Draw the locus of points which satisfy the equation (1) Draw the locus of points $(x,y)$ which satisfy the following equation.
$bx^{3}+y^{3}+x^{2}y+bxy^{2}-4abxy-2ab^{2}x^{2}-2ay^{2}+b\left( a^{2}b^{2}+a^{2}-1\right)x+\left( a^{2}b^{2}+a^{2}-1\right) y=0 $
(2) When the locus can be drawn with a single stroke, show the relation between $a$ and $b$.
Thank you very much :)
 A: This equation can be factorized like this:
$$
\big(b \!\cdot\! x + y\big)\big(x^2 + y^2 + a^2 \!\cdot\! b^2 + a^2  - 1 - 2 \!\cdot\! a \!\cdot\! (b\!\cdot\!x + y)\big) = 0
$$
So either 
$$
b \!\cdot\! x + y = 0 \label{1} \tag{1}
$$  or 
$$ x^2 + y^2 + a^2 \!\cdot\! b^2 + a^2  - 1 - 2 \!\cdot\! a \!\cdot\! (b\!\cdot\!x + y) = 0 \label{2}\tag{2}
$$
We can transform $\eqref{2}$
$$
(x - a\!\cdot\!b)^2 + (y - a)^2 = 1
$$
Therefore, in general case, the locus is the reunion between a line and a circle. 

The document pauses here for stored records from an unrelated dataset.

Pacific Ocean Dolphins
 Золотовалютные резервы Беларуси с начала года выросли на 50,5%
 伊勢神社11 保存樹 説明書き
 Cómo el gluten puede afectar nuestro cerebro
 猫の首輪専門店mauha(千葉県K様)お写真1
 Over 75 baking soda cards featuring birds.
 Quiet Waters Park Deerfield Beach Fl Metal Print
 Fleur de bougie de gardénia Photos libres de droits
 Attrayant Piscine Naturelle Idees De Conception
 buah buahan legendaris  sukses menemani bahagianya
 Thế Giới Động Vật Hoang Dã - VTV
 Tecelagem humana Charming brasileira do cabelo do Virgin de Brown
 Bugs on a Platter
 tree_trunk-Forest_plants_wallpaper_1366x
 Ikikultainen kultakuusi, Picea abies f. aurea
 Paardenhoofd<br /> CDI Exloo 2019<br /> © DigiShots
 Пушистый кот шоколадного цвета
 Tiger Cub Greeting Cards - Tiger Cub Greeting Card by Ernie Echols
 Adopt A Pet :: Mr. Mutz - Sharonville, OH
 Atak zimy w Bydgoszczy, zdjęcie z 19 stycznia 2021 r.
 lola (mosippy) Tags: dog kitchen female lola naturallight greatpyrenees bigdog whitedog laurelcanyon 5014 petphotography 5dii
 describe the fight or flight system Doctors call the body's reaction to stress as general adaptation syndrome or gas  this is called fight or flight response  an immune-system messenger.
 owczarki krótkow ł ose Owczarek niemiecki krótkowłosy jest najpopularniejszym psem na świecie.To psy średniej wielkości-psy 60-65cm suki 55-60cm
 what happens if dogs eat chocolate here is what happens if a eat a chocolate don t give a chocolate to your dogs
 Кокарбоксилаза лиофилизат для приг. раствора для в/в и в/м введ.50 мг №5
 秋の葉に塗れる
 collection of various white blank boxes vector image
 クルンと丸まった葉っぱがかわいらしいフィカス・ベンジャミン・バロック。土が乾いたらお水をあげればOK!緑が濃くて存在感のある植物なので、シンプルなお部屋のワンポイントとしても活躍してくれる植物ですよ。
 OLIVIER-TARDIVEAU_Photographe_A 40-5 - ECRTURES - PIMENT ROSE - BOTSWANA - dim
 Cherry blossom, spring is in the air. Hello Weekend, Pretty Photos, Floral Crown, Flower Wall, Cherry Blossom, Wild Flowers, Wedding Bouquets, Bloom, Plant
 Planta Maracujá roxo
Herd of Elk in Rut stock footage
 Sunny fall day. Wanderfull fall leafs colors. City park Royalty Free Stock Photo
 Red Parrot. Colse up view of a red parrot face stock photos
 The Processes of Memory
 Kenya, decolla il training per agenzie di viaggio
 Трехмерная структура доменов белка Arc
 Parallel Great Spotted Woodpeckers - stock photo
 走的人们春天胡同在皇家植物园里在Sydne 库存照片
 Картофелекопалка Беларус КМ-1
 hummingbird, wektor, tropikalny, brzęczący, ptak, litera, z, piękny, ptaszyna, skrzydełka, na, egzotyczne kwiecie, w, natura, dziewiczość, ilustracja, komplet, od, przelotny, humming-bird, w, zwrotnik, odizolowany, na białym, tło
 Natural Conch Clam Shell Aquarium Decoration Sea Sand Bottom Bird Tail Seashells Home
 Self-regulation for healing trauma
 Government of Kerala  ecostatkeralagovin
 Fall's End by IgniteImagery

For this locus to be drawn with a single stroke all we can do is to force the equation $\eqref{1}$ not to give a line as solution, so $b = 0$ and the origin is on the circle, or force the line to intersect the circle. 
So, if $b = 0$ then the only solution for equation $\eqref{1}$ is $x = 0$, $y = 0$ (the origin). As I said, the one stroke condition implies the circle must contain the origin, so $a = 1$ or $a = -1$.
Now, if $b$ != $0$, then replacing $y = -b * x$ in equation $\eqref{2}$ will give us the relation between $a$ and $b$.